Let me be honest right off the bat: I have not really worked on Stokkr since early 2018. Everything was working as intended and I just checked in every so often to make sure things were still up and running. However, when I checked in about a week ago, I noticed two things: Due to a failed sync in February, no photos had been synced in well over three months. And Stokkr had grown to just under 150 gigabytes in size due to how syncing images currently works. So, I had some work to do to avoid such long-lasting failures in the future and to stop the server from running out of disk space.
How Stokkr currently syncs images
Stokkr acts as “broker” between Unsplash and Dropbox. Photos are downloaded from Unsplash by a PHP script. This is triggered when a new curated collection is (or rather was) added or one of Stokkr’s users likes photos on Unsplash. Another PHP script then takes those photos and syncs them to Dropbox. However, the images remain on the Stokkr server indefinitely. Thus, the server fills up over time.

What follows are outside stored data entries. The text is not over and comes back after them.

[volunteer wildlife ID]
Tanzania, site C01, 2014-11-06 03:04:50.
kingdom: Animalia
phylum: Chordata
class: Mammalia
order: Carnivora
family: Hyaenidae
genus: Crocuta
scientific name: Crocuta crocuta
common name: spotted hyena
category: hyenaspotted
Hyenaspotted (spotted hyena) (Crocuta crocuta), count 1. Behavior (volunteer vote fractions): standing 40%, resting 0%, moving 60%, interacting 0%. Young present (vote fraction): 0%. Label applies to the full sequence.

Why not just delete photos after syncing them to Dropbox? Simple: Because there is a better solution (which I did somehow not find out about back in 2017). What if, rather than downloading and then deleting files, Stokkr did not download the images at all?
How Stokkr will sync photos starting next week
Dropbox added a save_url
feature to their API in 2015. Using that feature, Stokkr can just get a photo’s URL from the Unsplash API and then tell the Dropbox API to save that photo to a user’s account by providing no more than the URL and filename. That way, Stokkr does not use bandwidth down- and uploading photos and does not need to store any files on disk. I wrote a prototype-like PHP script that implemented this behavior in February of 2018. However, I never finished it and thus never deployed it – until now.
During the past week, I have taken that “prototype” and, well, re-written most of it. The result is a single script that combines the old sync scripts, is easier to maintain and much, much faster. But using this “API to API” approach also means that Stokkr will no longer be able to sync curated collections.
How this change affects curated collections
Curated collections were deprecated in September of 2018 and finally removed in September of 2019. This means that the respective Unsplash API endpoints are no longer available. The only reason Stokkr can still deliver the former curated collections’ photos is because they are stored on the server. Since the new sync procedure only uses the Unsplash and Dropbox APIs, Stokkr will no longer be able to sync those photos.
Yes, it would be absolutely possible to come up with a workaround that would allow Stokkr to keep syncing those photos. But since there are no new curated collections coming in, I will not spend time on keeping the feature alive. Instead, I am providing a .zip archive containing the images of all curated collections and putting my time towards developing new features.
So, here you go: Download all of Unsplash’s curated collections’ photos with a single click (6.5 gigabyte .zip archive).